Wisconsin is never going to get the 5-star guys. Places like Kentucky, Duke, and now Michigan don't win because of coaching. They win because of recruiting, just like Alabama wins in football. The guys that end up as NBA talent are almost always 5-star recruits. Wisconsin has been good since Bo Ryan arrived because they developed 3-star (and occasionally 4-star) recruit into guys that were at least good enough to play in Europe.
The big problem the Badgers have had the last 5-6 years or so is that the guys they did get in the program stopped improving once they got here. You didn't see the big jumps as upperclassmen like you did with Kaminsky, Wilkinson, Leuer, Nankivil, Showalter, Gasser, J. Taylor, T. Jackson, Ethan Happ, etc.
That seemed to coincide with when Gard became the head coach. Ryan was directing everything but Gard was the one working directly with the players under Ryan. When he became the head guy, it was Howard Moore and then Howard Moore and then Tucker that slid into that role. You could argue that it was either Gard failing to live up to Ryan in the head spot or that the assistants working on player development were weaker.
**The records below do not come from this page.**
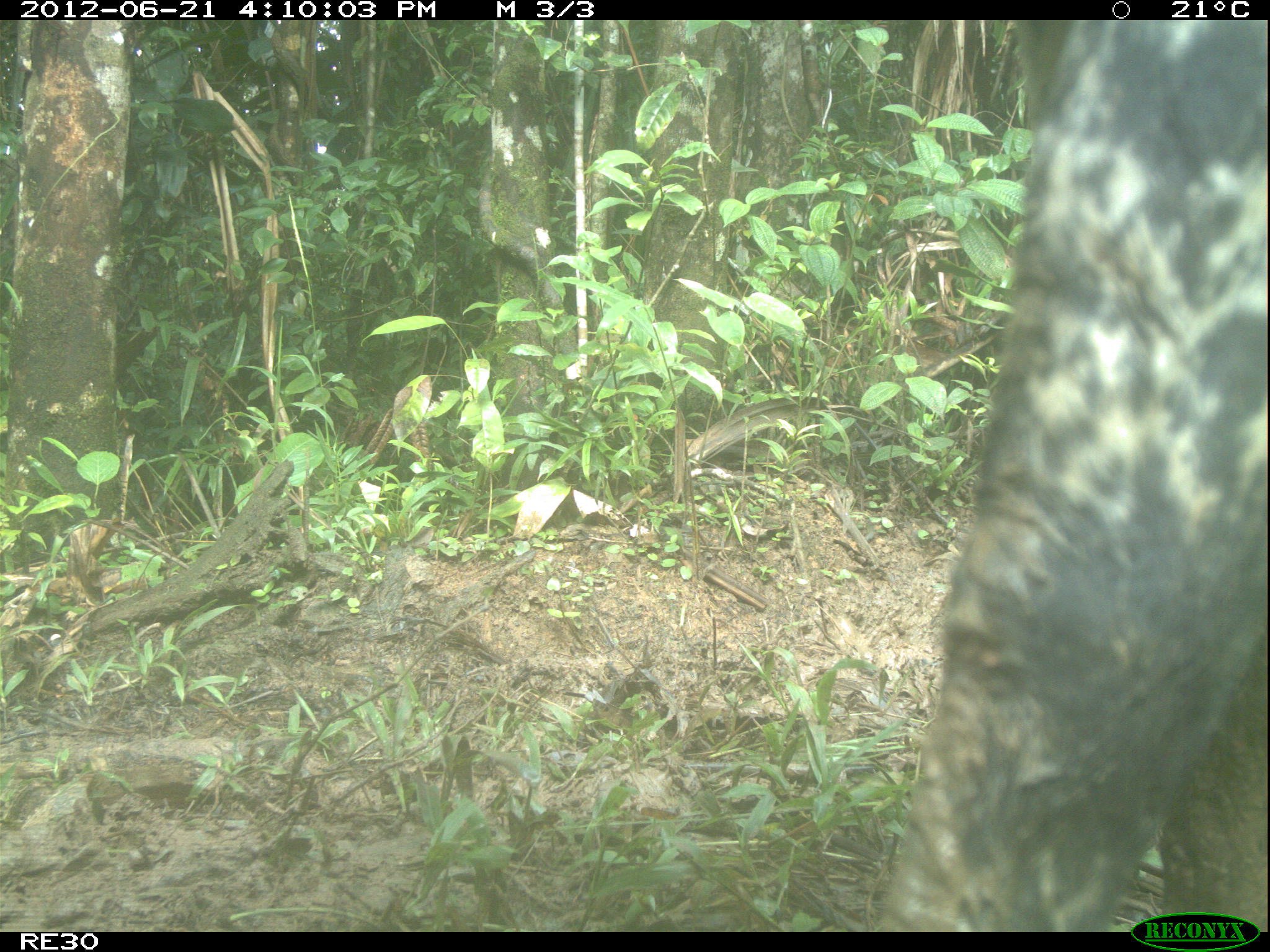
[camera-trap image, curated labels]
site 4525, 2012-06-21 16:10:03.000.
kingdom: Animalia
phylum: Chordata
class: Mammalia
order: Artiodactyla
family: Bovidae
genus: Bos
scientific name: Bos taurus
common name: domestic cattle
Bos taurus (domestic cattle), count 2.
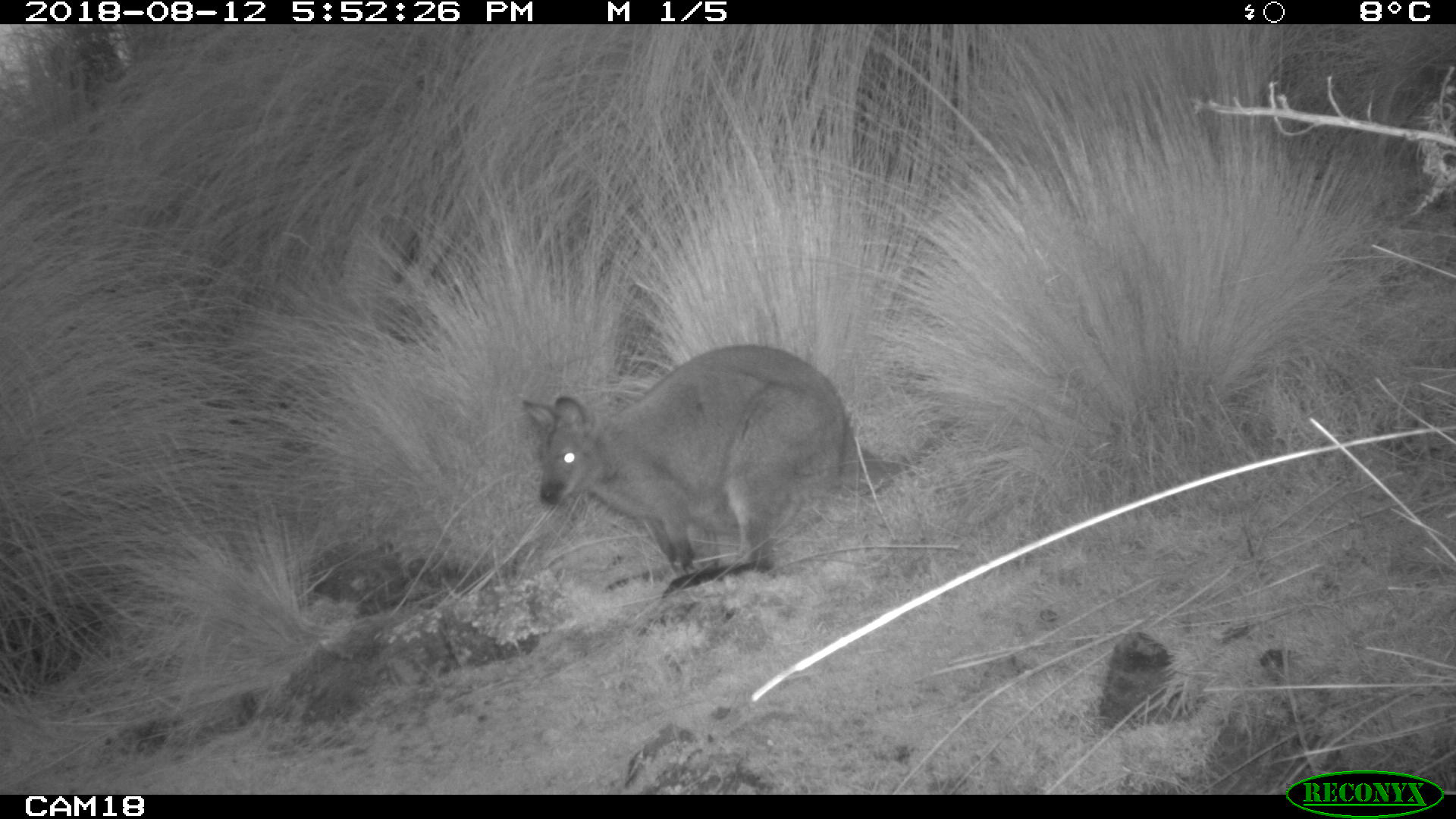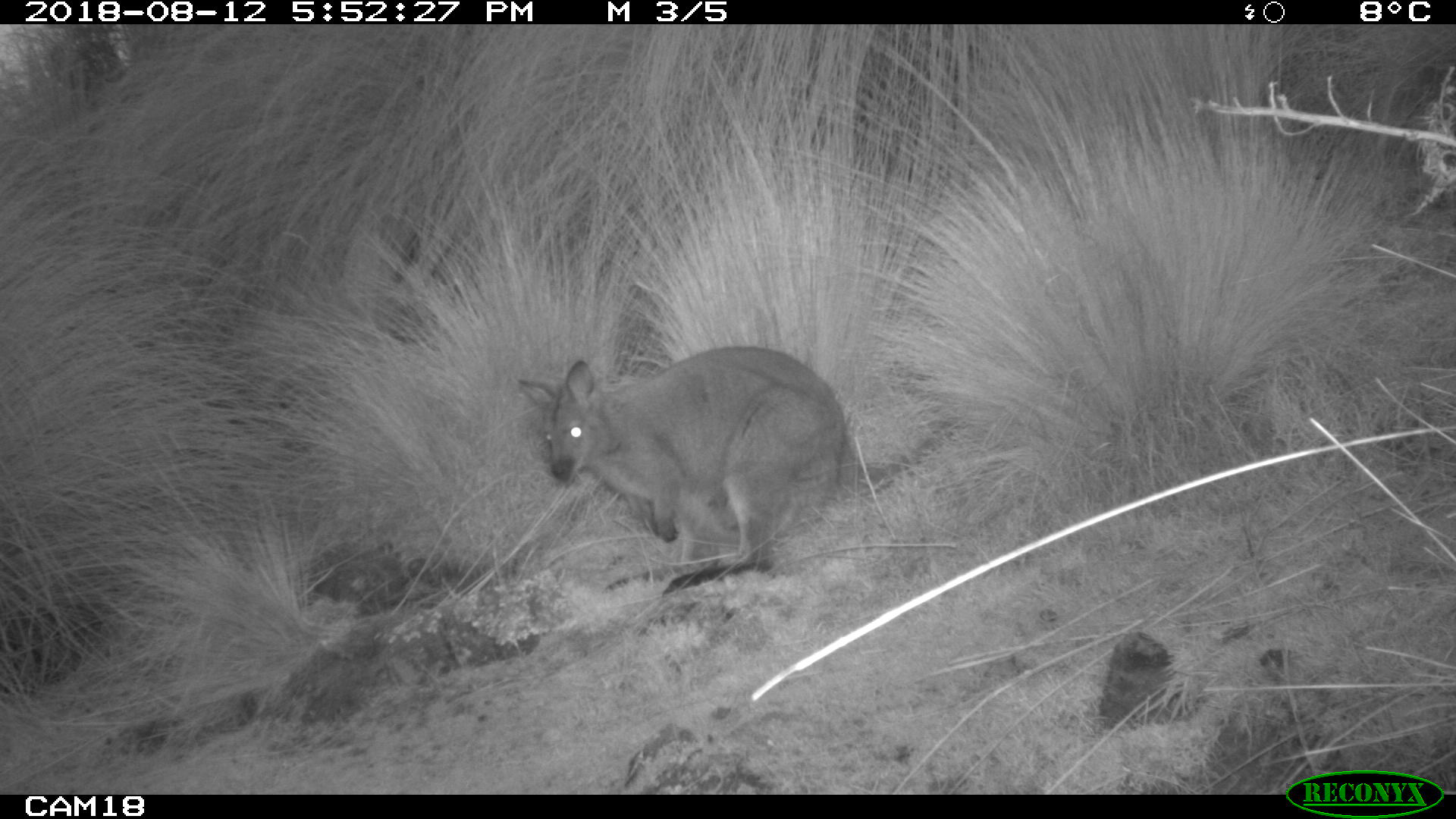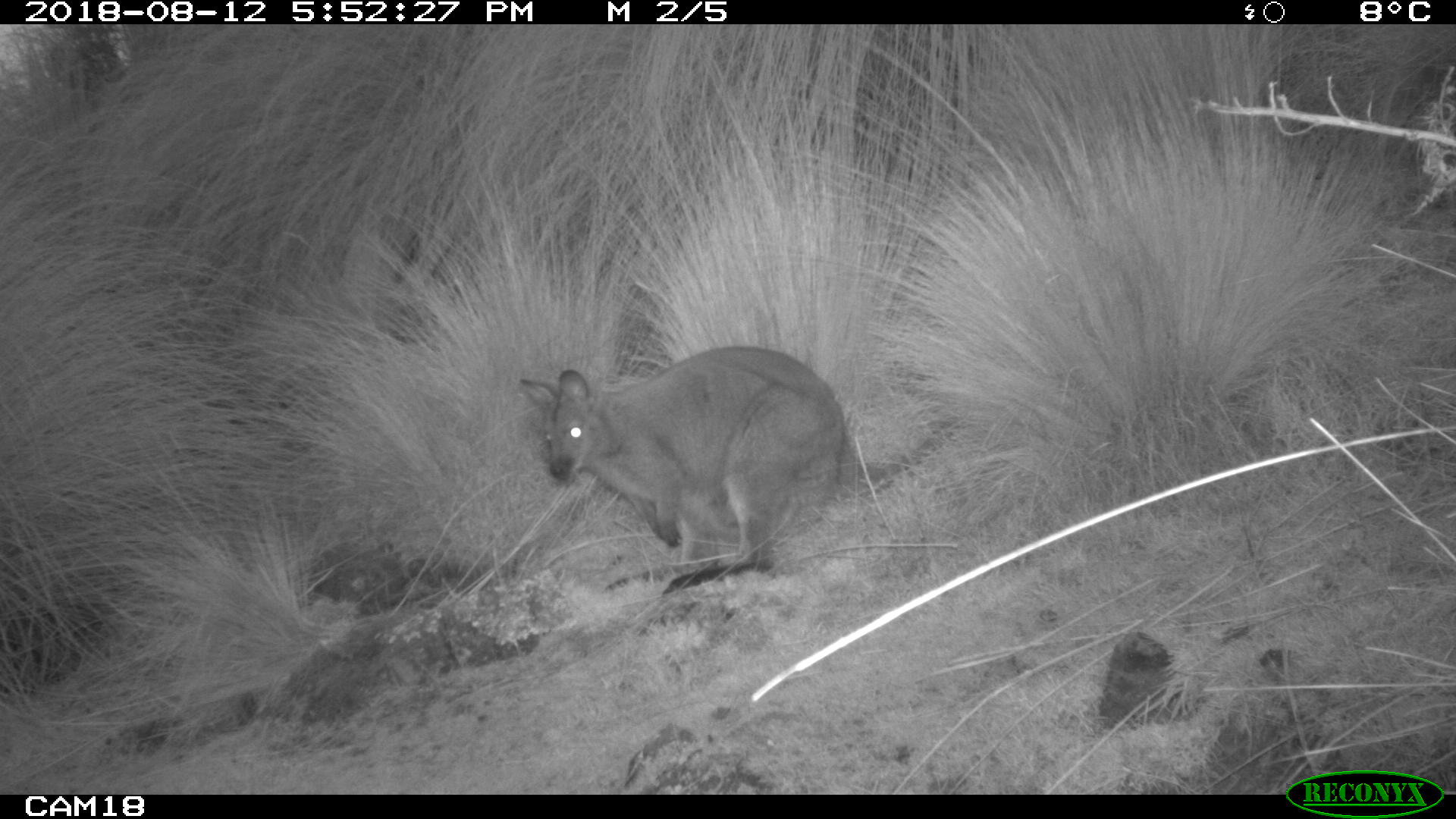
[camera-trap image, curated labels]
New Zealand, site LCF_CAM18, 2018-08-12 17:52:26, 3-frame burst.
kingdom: Animalia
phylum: Chordata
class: Mammalia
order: Diprotodontia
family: Macropodidae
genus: Notamacropus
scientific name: Notamacropus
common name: wallaby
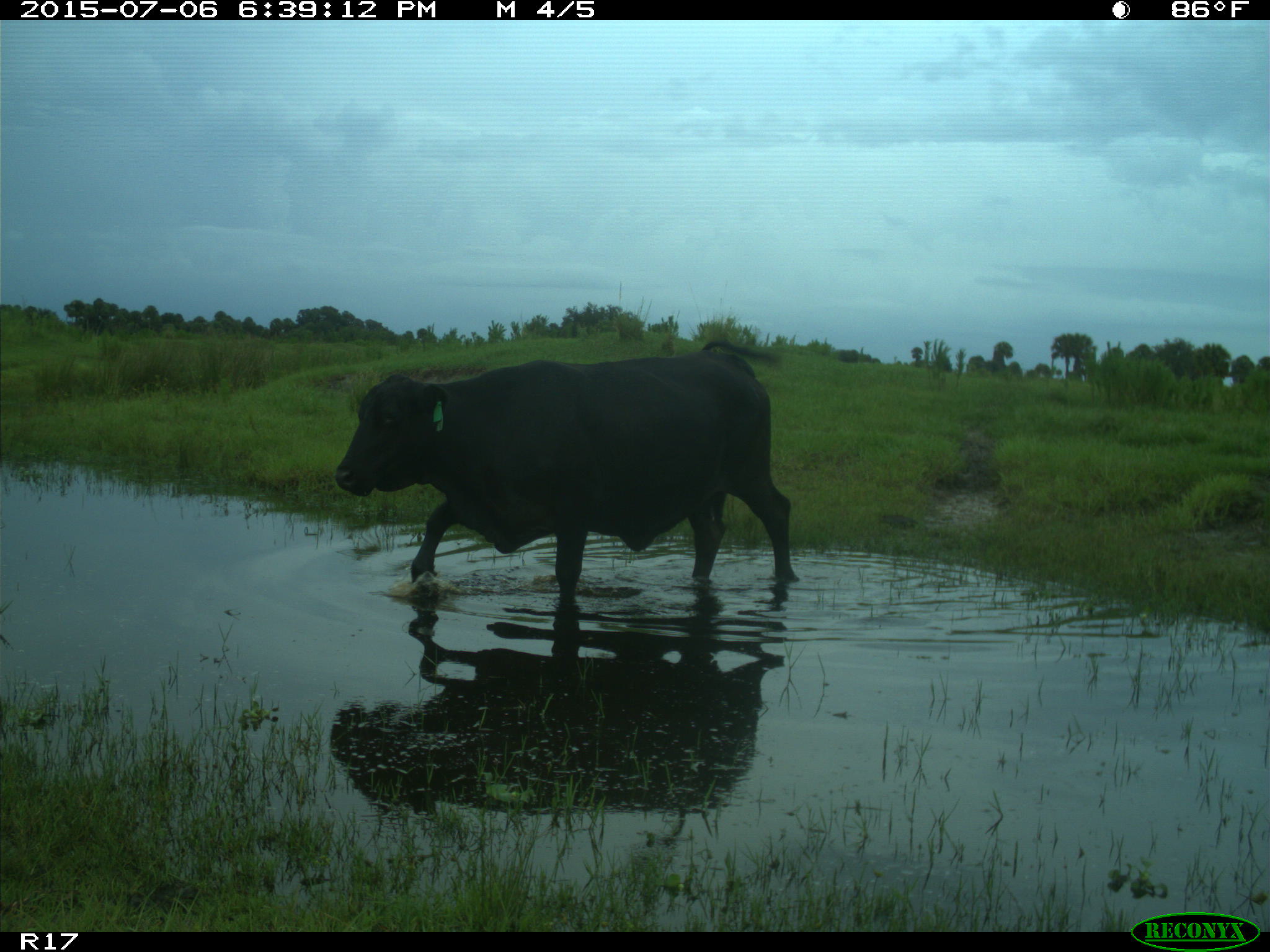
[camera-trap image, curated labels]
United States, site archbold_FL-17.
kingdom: Animalia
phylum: Chordata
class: Mammalia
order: Artiodactyla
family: Bovidae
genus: Bos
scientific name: Bos taurus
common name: domestic cow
Or, maybe, they just got some bad apples as recruits that poisoned the whole develop-from-within philosophy.
We can argue about whether Gard is an elite coach (I think he's good, but not elite), but J. Davis was a 3-star recruit that was shaky in his first year and has now developed into a guy that, at worst, will play for years in the G league. Some credit for that has to go to the coaching staff.